Ports on the east coast of the US will be become the chokepoint in Asia-US trade because they are years away from being able to accommodate the super-sized vessels running through the new locks of the Panama Canal.
“Before the Panama Canal was the bottleneck, now it’s the ports on the east coast,” Ryan Petersen, CEO of US-based freight forwarder Flexport, told fDi.
Thousands of Panamanians were in attendance on June 27 to watch the first passage of a ship carrying 9,000 containers through the $5.25bn set of locks at the canal connecting the Atlantic and Pacific oceans.
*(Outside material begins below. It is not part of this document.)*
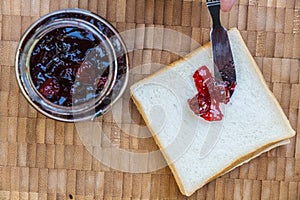 Sandwich bread and Cherry jam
The milestone event marked the end of a nine-year, problem-strewn expansion aimed at roughly doubling the canal’s capacity thereby easing interoceanic trade flows, which handles around 6% of worldwide shipping every year.
Ports lying east of the Panama Canal scrambled to update their infrastructure to make room for the so-called new-Panamax vessels, which can carry up to 14,000 20-foot equivalent units (TEUs), but authorities along the East Coast have been slower than others in adjusting.
Works in progress
Work to raise the Bayonne Bridge straddling the entrance to the Port of New York, the largest on the East Coast and the country’s second largest after that of Los Angeles, will not kick off until 2017. The bridge can currently accommodate ships of 9000 to 10,000 TEUs, which is way above the previous Panamax limit of 5000 TEUs, but falls short of the new 14,000 TEUs Panamax limit.
Further south, the Port of Savannah in Georgia is in the process of deepening its harbour, which will take another couple of years. Its nearby competitor, the Port of Charleston, aims at kicking off dredging works next year and wrapping them up by 2019. Both ports are major gateways for goods bound for the east coast.
With work still underway, an expected rebalancing of Asia-US trades from the west coast to the east triggered by the enlargement of the Panama Canal will take years to materialise.
“Today there is a big area in the middle of the country where it is cheaper to bring a container from the west coast via rail,” says Mr Petersen. “But as the [new] canal opens, it’s going to be cheaper to send it through the canal and get it on the east coast.”
Once eastern ports are ready to handle new-Panamax vessels, they will be in a position to offer better rates to a whole belt of states running from Arkansas to Ohio which currently source their goods through ports on the west coast. Overall, eastern and Gulf Coast ports will be able to raise their share of Asia-US trade flows to 45% from the current 35%, Flexport estimates, with savings up to $1,000 per 40-foot container, depending on its final destination.